Co-investment: No longer a free lunch

GPs are increasingly charging investors for co-investments, but how much they’re charging still varies wildly.

Limited partners have cottoned on to co-investment as a way of compressing fees and taking greater control of their private equity programmes.

Last week China Investment Corporation highlighted the trend in its annual report, saying it had increased its share of co-investments in a bid to counteract the “ever-growing downside risks” in global markets. It is far from alone.

When thinking only of fees, co-investing makes sense. If an investor wants to commit $200 million to a private equity fund that charges a 2 percent management fee and 20 percent carry, it's better to commit only $100 million to the fund and keep the remainder to co-invest at no fee, effectively lowering the overall fee structure to 1 percent and 10 percent respectively.

But this is becoming more difficult; fund managers are increasingly charging fees or carried interest when they can. Nearly a third of 62 private equity firms recently surveyed by placement agent MVision Private Equity Advisers and the London Business School said they were charging fees on co-investment on a case-by-case basis.

Another survey of 179 GPs conducted by Palico found that 51 percent said they were charging fees or carry on co-investments. Around 30 percent of those that did not intended to do so in the future.

“GPs with strong track records are increasingly looking to charge LPs carry on co-investments,” says Michael Saarinen, counsel in the private investment funds practice at Goodwin Procter. In some cases, he adds, they may reduce co-investment carry for LPs if they exceed commitment thresholds or they participate in the main fund’s first close.

This makes sense; GPs should not be expected to work for free. As one GP recently put it, they are in the private equity business to make money for their LPs and themselves. And while co-investments can benefit GPs – allowing, for example, to go beyond their typical investment size range – co-investments are typically granted at the behest of LPs.

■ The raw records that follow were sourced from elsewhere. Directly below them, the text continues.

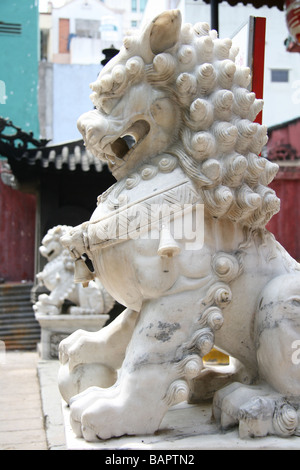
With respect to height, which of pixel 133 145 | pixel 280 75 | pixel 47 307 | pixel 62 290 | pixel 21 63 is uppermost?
pixel 21 63

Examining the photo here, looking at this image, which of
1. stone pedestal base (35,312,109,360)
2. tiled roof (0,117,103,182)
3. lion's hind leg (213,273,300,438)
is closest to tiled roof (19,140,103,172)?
tiled roof (0,117,103,182)

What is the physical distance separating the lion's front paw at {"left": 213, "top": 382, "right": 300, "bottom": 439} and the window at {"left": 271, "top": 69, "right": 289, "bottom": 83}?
9.06m

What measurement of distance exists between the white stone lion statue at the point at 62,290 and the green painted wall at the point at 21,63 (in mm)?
5730

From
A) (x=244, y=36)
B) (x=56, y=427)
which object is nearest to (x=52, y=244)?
(x=56, y=427)

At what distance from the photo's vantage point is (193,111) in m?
1.56

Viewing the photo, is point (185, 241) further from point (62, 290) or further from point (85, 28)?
point (85, 28)

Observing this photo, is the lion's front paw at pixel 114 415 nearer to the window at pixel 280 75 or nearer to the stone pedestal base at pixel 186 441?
the stone pedestal base at pixel 186 441

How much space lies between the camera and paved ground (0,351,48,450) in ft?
7.99

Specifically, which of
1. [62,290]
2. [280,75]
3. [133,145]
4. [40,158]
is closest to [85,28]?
[280,75]

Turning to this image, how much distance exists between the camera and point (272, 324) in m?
1.54

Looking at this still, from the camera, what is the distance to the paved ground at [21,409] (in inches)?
95.9

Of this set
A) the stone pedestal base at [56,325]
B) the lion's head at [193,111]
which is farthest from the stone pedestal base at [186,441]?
the stone pedestal base at [56,325]

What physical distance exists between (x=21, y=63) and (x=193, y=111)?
30.4 feet

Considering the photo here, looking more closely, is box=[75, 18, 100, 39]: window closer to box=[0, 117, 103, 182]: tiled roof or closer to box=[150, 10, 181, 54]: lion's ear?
Result: box=[0, 117, 103, 182]: tiled roof
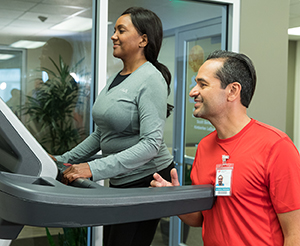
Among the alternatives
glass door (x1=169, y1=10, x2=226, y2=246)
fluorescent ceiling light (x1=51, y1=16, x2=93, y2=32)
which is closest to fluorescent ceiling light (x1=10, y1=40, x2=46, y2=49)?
fluorescent ceiling light (x1=51, y1=16, x2=93, y2=32)

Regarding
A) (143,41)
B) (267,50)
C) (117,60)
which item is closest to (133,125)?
(143,41)

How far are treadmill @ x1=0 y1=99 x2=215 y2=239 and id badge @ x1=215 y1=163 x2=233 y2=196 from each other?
0.50ft

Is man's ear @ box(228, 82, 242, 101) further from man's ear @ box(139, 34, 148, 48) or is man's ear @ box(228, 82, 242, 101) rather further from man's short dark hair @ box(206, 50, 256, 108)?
man's ear @ box(139, 34, 148, 48)

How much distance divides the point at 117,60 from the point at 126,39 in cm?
102

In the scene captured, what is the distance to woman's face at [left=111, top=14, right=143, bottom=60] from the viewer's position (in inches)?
66.2

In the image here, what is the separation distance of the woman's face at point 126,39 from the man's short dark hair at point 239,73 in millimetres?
479

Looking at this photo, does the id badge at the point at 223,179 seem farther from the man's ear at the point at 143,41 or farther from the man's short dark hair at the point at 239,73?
the man's ear at the point at 143,41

For LPs, lowering fees is not (and should not be) the only reason to pursue co-investment. The strategy puts more control in the LPs’ hands to overweight their portfolio towards a specific sector or geography, or to more closely manage the pace of investment. Some LPs use it as an early stepping stone towards direct investing, or simply as a way of “doubling down” with their favourite general partners.

However, the way GPs charge fees for co-investments is still all over the place, according to David Goldstein, a partner with DLA Piper.

“The market practice regarding co-investment terms is changing rapidly and there's no consistent approach on fees charged,” he says. The management fee can range from zero in the case of emerging managers or as much as 1.5 percent for established managers with a track record of making co-investments available to investors, he noted. Carried interest could range from nothing to 20 percent.

“Investors have traditionally pushed for a no-fee basis, but the largest managers are able to charge fees and it has become an important element in the relationship between these managers and their largest investors,” he says.

Headline management fees on private equity funds are widely scrutinised and GPs, even the most in-demand ones, will not deviate far from “industry standard”. Perhaps co-investment – where there is no industry standard as yet – is an area where the most sought-after GPs can flex a little muscle in the fund terms tug-of-war.

LPs should probably start comparing notes.